PROFILO DI ENRICO BONDI

DAI GIORNALI DEL 1° MAGGIO 2012

MASSIMO SIDERI SUL CORRIERE DELLA SERA
Gli aneddoti sulla sua attività da «risanatore» dicono molto della figura di Enrico Bondi, anche perché — com’è noto — l’uomo non ha mai rilasciato un’intervista vera e propria e si trincera sempre dietro l’ironia da toscanaccio. Arrivato poco prima del Natale 2003 alla Parmalat, dove nonostante il baratro da 14 miliardi l’uso dell’elicottero e dell’aereo di Calisto Tanzi erano la prassi, Bondi tagliò le auto aziendali di lusso a tutti. In treno si viaggia benissimo. Sette anni dopo e pochi mesi fa, arrivato con l’auto Parmalat all’ultima assemblea del gruppo lattiero di Collecchio (ormai completamente risanato tanto da essere stato nel frattempo conquistato dai francesi di Lactalis) se n’è tornato a casa con il suo «Pandino». La sera prima, sapendo che il suo mandato da amministratore delegato dopo la guerra con i francesi era ormai concluso, si era premurato di parcheggiare l’auto personale vicino al luogo dell’assemblea. Uno stile che se non è proprio un manifesto certo potrebbe anticipare molto del suo nuovo incarico di commissario straordinario sulla spending review per il governo di Mario Monti. Probabilmente considera i costi della politica alti e, comunque, riducibili. «Ho avuto una grandissima apertura di credito. Fiducia che devo ripagare con azioni. Gli strumenti non mancano, cercherò di essere incisivo» si è lasciato strappare ieri contravvenendo, ma solo in parte, alla sua regola aurea del silenzio. D’altra parte, pur considerando come «pubbliche» le sue esperienze da commissario visto che le nomine dopo i crac arrivano proprio dall’esecutivo, questo è il suo vero primo incarico all’interno del governo. In parte è anche un po’ una rivincita visto che lo scorso novembre stava preparando una mezza valigia per salire al governo come ministro ma poi non se ne fece nulla. Ora a 77 anni e tutt’altro che fuori dal giro — dopo un passaggio con qualche battibecco presso la Fondazione San Raffaele, dove ha accelerato il suo lavoro per andarsene il «prima possibile», il suo nome ha aleggiato su tutti i dossier importanti, da Rai a Finmeccanica — ha accettato l’incarico pro bono. L’«agiografia» sul personaggio, tra realtà e leggenda, prevede anche che si cibi di «pane e olio», tassativamente quello della sua tenuta aretina.

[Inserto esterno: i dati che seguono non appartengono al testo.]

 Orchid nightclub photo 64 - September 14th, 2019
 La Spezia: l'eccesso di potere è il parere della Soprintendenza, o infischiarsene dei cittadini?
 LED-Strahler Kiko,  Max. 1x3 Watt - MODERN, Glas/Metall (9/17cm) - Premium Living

Chi lo conosce sa che lo farà sinceramente per spirito di servizio nei confronti del Paese, anche se per rispetto nei confronti di un Paese in difficoltà va anche ricordato che i 32 milioni che ha ricevuto come «supercommissario» per il salvataggio Parmalat non ne fanno di certo un uomo a rischio povertà. Ma è stata appunto questa la sua grande capacità: risanare ciò che era considerato ormai insanabile. Spremere denaro dove c’erano solo debiti anche grazie alla coerenza. A Collecchio riunì tutti i fornitori e i dipendenti del gruppo per dirgli: «Non vi posso pagare, adesso. Ma se continueremo a lavorare ce la faremo». Riuscì a convincerli e anni dopo i sindacati sono stati tra i soggetti più preoccupati per la sua partenza.

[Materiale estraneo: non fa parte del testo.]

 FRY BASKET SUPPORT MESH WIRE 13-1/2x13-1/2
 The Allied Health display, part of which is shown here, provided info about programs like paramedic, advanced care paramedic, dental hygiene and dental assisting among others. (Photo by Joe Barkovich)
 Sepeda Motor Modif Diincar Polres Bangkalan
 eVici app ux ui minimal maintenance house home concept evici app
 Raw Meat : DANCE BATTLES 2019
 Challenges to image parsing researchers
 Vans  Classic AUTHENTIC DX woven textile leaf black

Ora tutti lo ricordano per aver fatto risorgere Collecchio ma la nascita del Bondi Risanatore risale a un’altra pagina infelice della nostra storia finanziaria: il crac Montedison dopo il suicidio di Raul Gardini. Lo stesso gruppo dove aveva cominciato nel ’57 nel comparto ricerche resine di Castellana, grazie alla sua laurea in Chimica presso l’Università di Firenze.
Dal ’93 al 2001 rivoltò il gruppo imploso sotto il sogno di diventare un nuovo polo europeo della chimica. E da lì in poi fu sempre chiamato a risanare: 2001-2002, nel gruppo Olivetti-Telecom. Subito dopo nel gruppo Fondiaria Sai, uscito in rottura con Salvatore Ligresti che non aveva gradito il suo consiglio di allontanare i figli dal gruppo. «Non sto qui a pagare le spese dei figli di Ligresti» si fece scappare in quell’occasione. La storia recente forse avrebbe dovuto consigliare un altro epilogo. Ci fu anche un veloce passaggio alla Lucchini prima dell’arrivo a Collecchio. Uomo storicamente vicino a Mediobanca è sempre stato percepito come uomo di fiducia delle banche, almeno fino a quando, come commissario straordinario della Parmalat, ha iniziato un braccio di ferro contro tutti gli istituti di credito italiani e stranieri, direttamente o indirettamente protagonisti della stagione pre-crac. Alla fine l’ha avuta vinta, tanto che la maggior parte del denaro usato per redistribuire una parte di quanto perso agli ex creditori del gruppo, è arrivata dalle revocatorie contro le banche che hanno fruttato oltre due miliardi di euro.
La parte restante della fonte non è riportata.